You fear of one party controlling everything is valid, but our government was not intended to operate this way. The Executive and Legislative branches of government were set up to be checks and balances to each other. Unfortunately, the two-party system has corrupted this balance, and the presidency has become nothing more than an advantage for one party in congress.

Rather than electing a president that is only loyal to his party, elect one that has loyalty to his principles and to the constitution.

Dagoof said...

The problem with your tactic, is that there is no way to coordinate it.

You may vote for divided government, but another person may vote for the opposite split.

ModeratePoli said...

@dagoof, Thanks for commenting here. I've already covered a lot of the ground on why I fear a Ron Paul presidency in the comments here.

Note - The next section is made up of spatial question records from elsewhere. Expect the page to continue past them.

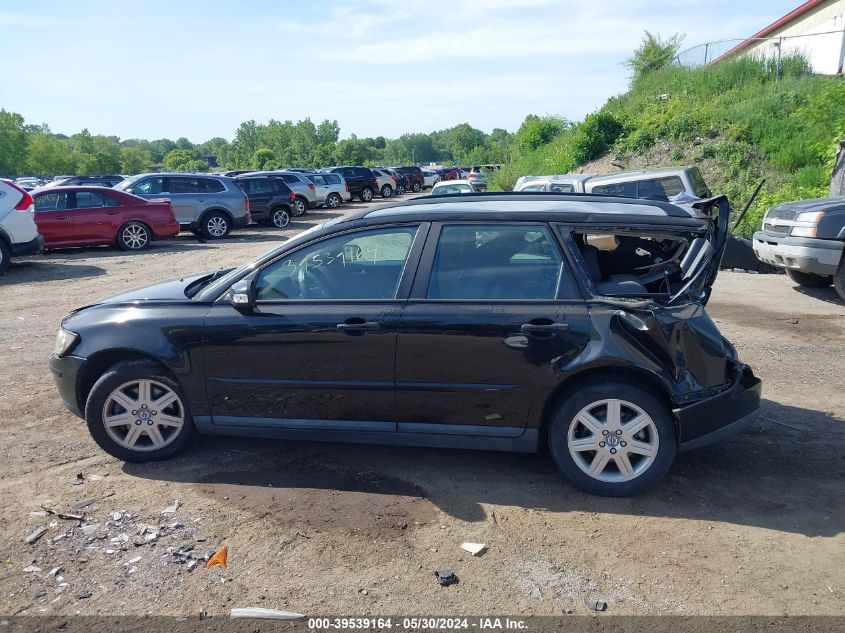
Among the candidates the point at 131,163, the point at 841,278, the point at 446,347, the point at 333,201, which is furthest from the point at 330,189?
the point at 131,163

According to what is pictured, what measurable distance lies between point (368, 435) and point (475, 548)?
1115 millimetres

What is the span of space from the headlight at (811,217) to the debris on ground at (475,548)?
8.32 metres

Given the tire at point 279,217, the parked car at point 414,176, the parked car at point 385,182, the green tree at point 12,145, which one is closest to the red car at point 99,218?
the tire at point 279,217

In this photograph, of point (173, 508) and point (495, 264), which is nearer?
point (173, 508)

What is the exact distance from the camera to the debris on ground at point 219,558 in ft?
12.2

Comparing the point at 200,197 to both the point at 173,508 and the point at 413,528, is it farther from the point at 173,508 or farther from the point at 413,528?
the point at 413,528

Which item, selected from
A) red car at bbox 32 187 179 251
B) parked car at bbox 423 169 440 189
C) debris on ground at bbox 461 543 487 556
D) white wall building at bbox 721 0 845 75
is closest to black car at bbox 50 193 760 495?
debris on ground at bbox 461 543 487 556

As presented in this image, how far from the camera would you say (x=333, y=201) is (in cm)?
3278

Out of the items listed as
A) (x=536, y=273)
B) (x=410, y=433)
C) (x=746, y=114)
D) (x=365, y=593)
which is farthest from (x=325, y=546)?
(x=746, y=114)

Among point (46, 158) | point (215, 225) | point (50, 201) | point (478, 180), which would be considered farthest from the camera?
point (46, 158)

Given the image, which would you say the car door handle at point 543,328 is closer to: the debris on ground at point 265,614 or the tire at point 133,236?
the debris on ground at point 265,614

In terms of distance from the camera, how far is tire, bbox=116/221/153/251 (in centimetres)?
1708

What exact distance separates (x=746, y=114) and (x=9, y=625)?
2290cm

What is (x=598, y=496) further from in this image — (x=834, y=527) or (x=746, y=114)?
(x=746, y=114)
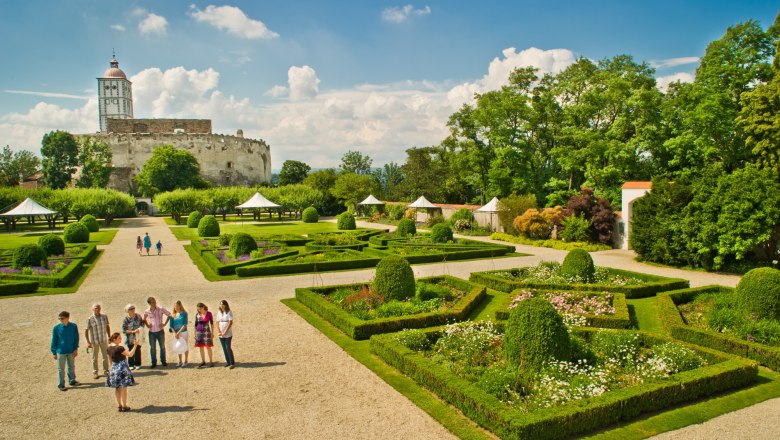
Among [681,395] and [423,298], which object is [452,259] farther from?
Result: [681,395]

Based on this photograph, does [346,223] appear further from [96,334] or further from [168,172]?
[168,172]

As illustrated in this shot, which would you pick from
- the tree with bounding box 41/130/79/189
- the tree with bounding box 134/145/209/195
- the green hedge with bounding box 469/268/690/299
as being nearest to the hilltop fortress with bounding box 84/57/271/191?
the tree with bounding box 41/130/79/189

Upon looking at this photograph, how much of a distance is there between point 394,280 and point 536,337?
4.98 metres

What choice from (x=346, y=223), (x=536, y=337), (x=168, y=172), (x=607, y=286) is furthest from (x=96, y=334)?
(x=168, y=172)

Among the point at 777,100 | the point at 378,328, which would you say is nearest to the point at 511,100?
the point at 777,100

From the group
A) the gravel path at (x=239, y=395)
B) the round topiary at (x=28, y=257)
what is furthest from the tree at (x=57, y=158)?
the gravel path at (x=239, y=395)

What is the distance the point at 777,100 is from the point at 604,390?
19616 millimetres

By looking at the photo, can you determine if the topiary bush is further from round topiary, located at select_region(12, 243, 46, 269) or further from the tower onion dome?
the tower onion dome

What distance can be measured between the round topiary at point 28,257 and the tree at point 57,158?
49.1 meters

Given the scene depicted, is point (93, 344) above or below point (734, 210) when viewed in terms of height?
below

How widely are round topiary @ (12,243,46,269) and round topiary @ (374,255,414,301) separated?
1332cm

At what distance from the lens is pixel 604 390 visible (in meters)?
6.98

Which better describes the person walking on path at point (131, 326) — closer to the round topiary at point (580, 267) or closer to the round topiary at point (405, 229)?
the round topiary at point (580, 267)

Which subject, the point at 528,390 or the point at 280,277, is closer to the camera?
the point at 528,390
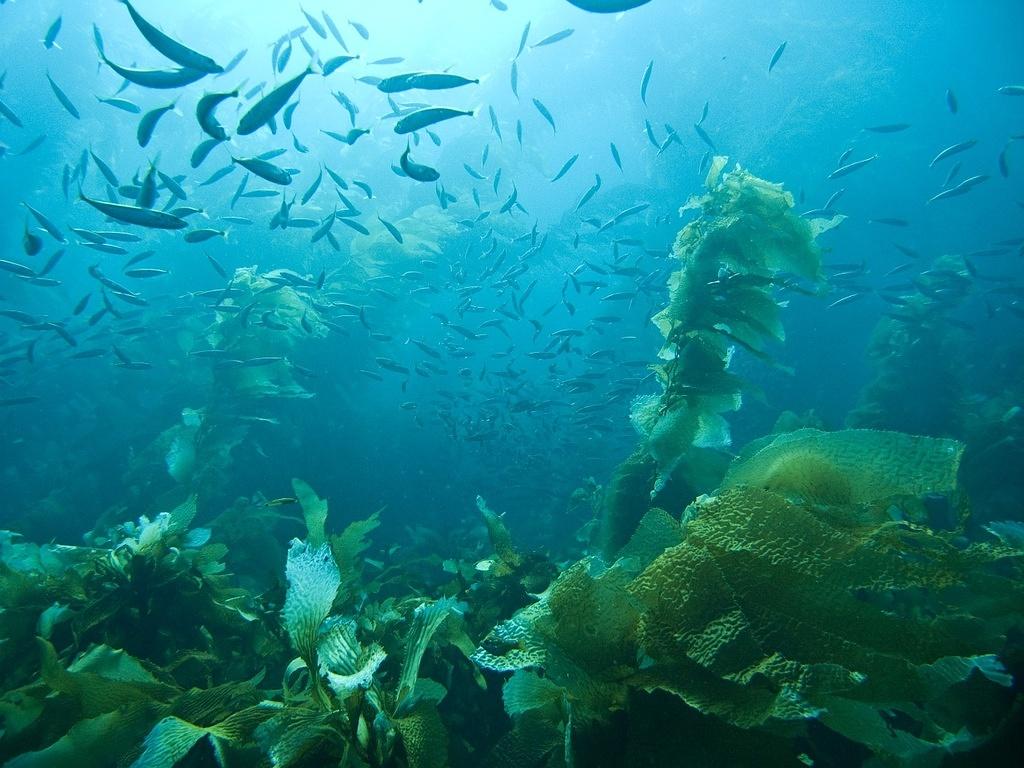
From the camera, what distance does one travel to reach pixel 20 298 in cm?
2202

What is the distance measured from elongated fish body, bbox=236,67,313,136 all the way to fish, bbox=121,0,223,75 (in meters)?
0.52

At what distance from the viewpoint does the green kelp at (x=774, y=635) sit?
4.04 ft

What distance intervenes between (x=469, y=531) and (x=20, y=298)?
87.5ft

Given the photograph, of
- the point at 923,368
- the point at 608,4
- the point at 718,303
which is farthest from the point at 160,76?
the point at 923,368

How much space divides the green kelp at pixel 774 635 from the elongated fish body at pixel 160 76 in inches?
200

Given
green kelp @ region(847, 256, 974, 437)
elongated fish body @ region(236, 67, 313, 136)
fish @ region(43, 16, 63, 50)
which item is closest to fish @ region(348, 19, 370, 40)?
fish @ region(43, 16, 63, 50)

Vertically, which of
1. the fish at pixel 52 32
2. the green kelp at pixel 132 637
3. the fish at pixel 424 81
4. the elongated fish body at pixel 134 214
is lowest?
the green kelp at pixel 132 637

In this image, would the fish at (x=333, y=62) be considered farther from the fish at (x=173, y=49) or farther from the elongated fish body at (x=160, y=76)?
the fish at (x=173, y=49)

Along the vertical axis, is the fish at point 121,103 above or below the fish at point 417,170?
above

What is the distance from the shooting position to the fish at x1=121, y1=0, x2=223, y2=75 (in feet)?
11.6

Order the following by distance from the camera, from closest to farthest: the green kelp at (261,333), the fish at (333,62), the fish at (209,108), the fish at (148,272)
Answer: the fish at (209,108) → the fish at (333,62) → the fish at (148,272) → the green kelp at (261,333)

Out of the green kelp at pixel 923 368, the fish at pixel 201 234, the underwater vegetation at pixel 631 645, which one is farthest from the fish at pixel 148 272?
the green kelp at pixel 923 368

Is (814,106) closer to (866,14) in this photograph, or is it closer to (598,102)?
(866,14)

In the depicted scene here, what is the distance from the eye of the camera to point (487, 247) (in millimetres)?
20328
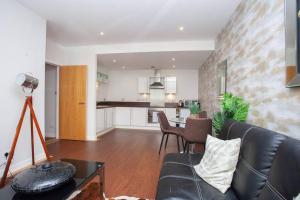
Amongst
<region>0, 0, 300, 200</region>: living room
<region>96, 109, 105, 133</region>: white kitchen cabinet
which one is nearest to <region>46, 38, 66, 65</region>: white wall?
<region>0, 0, 300, 200</region>: living room

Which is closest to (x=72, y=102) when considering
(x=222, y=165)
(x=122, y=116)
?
(x=122, y=116)

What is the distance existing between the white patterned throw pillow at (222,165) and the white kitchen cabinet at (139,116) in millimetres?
4626

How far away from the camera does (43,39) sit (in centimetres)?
299

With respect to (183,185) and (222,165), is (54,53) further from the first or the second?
(222,165)

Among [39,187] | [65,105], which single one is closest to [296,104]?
[39,187]

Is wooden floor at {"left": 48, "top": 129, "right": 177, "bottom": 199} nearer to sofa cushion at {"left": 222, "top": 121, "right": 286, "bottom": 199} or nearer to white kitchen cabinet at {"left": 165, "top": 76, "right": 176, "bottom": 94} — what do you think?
sofa cushion at {"left": 222, "top": 121, "right": 286, "bottom": 199}

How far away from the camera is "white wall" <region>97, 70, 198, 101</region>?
658 centimetres

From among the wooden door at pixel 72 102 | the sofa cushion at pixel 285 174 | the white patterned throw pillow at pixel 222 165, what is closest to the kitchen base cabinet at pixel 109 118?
the wooden door at pixel 72 102

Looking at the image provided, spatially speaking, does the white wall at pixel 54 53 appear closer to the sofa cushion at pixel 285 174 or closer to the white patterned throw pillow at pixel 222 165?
the white patterned throw pillow at pixel 222 165

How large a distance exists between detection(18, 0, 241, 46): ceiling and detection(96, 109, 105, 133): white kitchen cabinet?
2.05 meters

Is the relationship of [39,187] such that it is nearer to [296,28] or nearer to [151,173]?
[151,173]

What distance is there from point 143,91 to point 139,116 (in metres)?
1.10

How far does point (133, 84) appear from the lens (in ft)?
22.7

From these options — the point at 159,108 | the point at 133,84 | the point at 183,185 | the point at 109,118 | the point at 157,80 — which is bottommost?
the point at 183,185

If you don't mind, read and comment there so there isn't duplication in comment threads.

As for coordinating voting, polls are great help in that. They help me vote strategically and that's true with enough people. But you're right, the lack of coordination is a drawback of this idea.

truth > spin said...

ModeratePoli - If you live in Mass, then it may make more sense to wait until the election is closer to decide on the Brown - Warren race. If it seems likely that Obama will be reelected, then given your stated preference, you may be better served supporting Brown. If it seems that Obama is in trouble, then supporting Warren makes more sense. Almost certainly, your vote for president will be meaningless since Mass will go for Obama.

I am in NH and have the same calculation, but in terms of the POTUS. None of our Senators are on the ballot and I don't think the House is in play, but we are a swing state for the White House. So if I think the Senate flips, then I may support Obama. If it seems likely to stay Dem, then I will support the GOP unless the nominee is someone I can't tolerate.

ModeratePoli said...

I'm still waffling on who to support for president, and I won't decide until much closer to the election. As I said in comments here, I want someone in the White House who will prevent the stupids in Congress from enacting stupid policies. I'll just have to figure out who that is.

As for the Senate, I'm almost certain I'll vote for Warren. No matter who is president, I'd rather have Dems and Reid in charge of the Senate, not McConnell and the GOP. I haven't seen that Reid's mucked up the Senate. He's somewhat too tricksy (invented the non-recess, I've heard), but is a reasonable negotiator. I don't get that vibe from McConnell and most of the GOP senators.

Please check in again if you're interested in my struggle understanding politics and deciding how to vote this year.